**TO DO:** What lines of the data hold the string "container"? Pull each one out.

**TASK MATERIAL:**
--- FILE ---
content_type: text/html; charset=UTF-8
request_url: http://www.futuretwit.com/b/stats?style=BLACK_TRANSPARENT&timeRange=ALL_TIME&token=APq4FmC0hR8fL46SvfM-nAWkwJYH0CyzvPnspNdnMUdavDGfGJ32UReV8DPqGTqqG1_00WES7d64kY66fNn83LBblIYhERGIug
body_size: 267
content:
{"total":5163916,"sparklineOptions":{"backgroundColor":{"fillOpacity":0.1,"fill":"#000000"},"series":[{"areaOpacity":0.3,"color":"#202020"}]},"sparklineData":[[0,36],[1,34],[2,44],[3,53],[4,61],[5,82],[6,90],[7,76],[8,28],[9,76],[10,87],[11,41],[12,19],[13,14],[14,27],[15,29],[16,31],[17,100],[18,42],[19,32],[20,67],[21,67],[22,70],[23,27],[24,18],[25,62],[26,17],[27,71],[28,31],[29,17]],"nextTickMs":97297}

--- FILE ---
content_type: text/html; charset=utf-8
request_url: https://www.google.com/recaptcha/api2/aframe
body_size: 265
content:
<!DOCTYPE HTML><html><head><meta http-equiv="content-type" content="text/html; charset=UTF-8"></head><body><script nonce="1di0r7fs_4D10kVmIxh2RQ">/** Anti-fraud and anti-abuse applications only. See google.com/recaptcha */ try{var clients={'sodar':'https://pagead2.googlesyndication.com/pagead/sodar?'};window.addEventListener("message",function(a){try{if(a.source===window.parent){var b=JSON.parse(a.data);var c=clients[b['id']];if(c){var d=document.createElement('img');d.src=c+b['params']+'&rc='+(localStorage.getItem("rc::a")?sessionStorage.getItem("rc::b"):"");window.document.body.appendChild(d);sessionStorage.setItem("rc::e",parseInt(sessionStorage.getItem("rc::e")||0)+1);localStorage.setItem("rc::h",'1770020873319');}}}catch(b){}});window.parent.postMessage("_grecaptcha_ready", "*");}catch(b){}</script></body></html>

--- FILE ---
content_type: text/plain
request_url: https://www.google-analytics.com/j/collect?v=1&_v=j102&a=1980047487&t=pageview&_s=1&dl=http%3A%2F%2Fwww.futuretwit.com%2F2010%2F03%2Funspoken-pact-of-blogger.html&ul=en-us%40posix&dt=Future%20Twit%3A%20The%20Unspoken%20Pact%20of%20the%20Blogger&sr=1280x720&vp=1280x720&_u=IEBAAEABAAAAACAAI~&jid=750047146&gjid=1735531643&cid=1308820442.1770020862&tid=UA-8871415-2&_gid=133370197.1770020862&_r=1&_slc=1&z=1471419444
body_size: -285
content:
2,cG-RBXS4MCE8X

---

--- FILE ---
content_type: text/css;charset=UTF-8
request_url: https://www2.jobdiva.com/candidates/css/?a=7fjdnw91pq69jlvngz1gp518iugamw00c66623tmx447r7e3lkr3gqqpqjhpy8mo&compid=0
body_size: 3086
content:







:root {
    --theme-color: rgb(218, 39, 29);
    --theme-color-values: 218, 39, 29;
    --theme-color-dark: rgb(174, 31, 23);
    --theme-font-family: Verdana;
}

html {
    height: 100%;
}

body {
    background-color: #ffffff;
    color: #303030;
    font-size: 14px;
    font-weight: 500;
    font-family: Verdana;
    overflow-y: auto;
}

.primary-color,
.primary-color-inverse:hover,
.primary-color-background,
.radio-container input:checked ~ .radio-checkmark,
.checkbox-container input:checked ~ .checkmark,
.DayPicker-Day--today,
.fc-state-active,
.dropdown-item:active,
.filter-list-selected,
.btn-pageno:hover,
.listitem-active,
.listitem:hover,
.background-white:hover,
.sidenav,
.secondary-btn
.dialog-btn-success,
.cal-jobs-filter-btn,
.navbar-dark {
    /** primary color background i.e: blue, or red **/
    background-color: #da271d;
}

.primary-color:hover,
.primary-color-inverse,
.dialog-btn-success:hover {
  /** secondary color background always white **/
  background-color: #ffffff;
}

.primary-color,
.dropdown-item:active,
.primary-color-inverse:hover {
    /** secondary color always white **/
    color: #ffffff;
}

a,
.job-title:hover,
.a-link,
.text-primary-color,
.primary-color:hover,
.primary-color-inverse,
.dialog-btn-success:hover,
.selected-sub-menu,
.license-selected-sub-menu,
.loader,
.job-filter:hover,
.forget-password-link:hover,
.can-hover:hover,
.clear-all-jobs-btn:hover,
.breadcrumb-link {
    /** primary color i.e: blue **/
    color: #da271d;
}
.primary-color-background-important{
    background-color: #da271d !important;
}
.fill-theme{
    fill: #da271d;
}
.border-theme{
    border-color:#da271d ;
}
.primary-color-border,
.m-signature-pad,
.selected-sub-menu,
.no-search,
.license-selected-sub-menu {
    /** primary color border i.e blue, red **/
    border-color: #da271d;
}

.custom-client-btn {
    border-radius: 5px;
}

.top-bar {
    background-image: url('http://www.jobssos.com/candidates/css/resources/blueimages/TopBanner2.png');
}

**ANSWER SPACE:**
.radio-container input:checked ~ .radio-checkmark,
.checkbox-container input:checked ~ .checkmark,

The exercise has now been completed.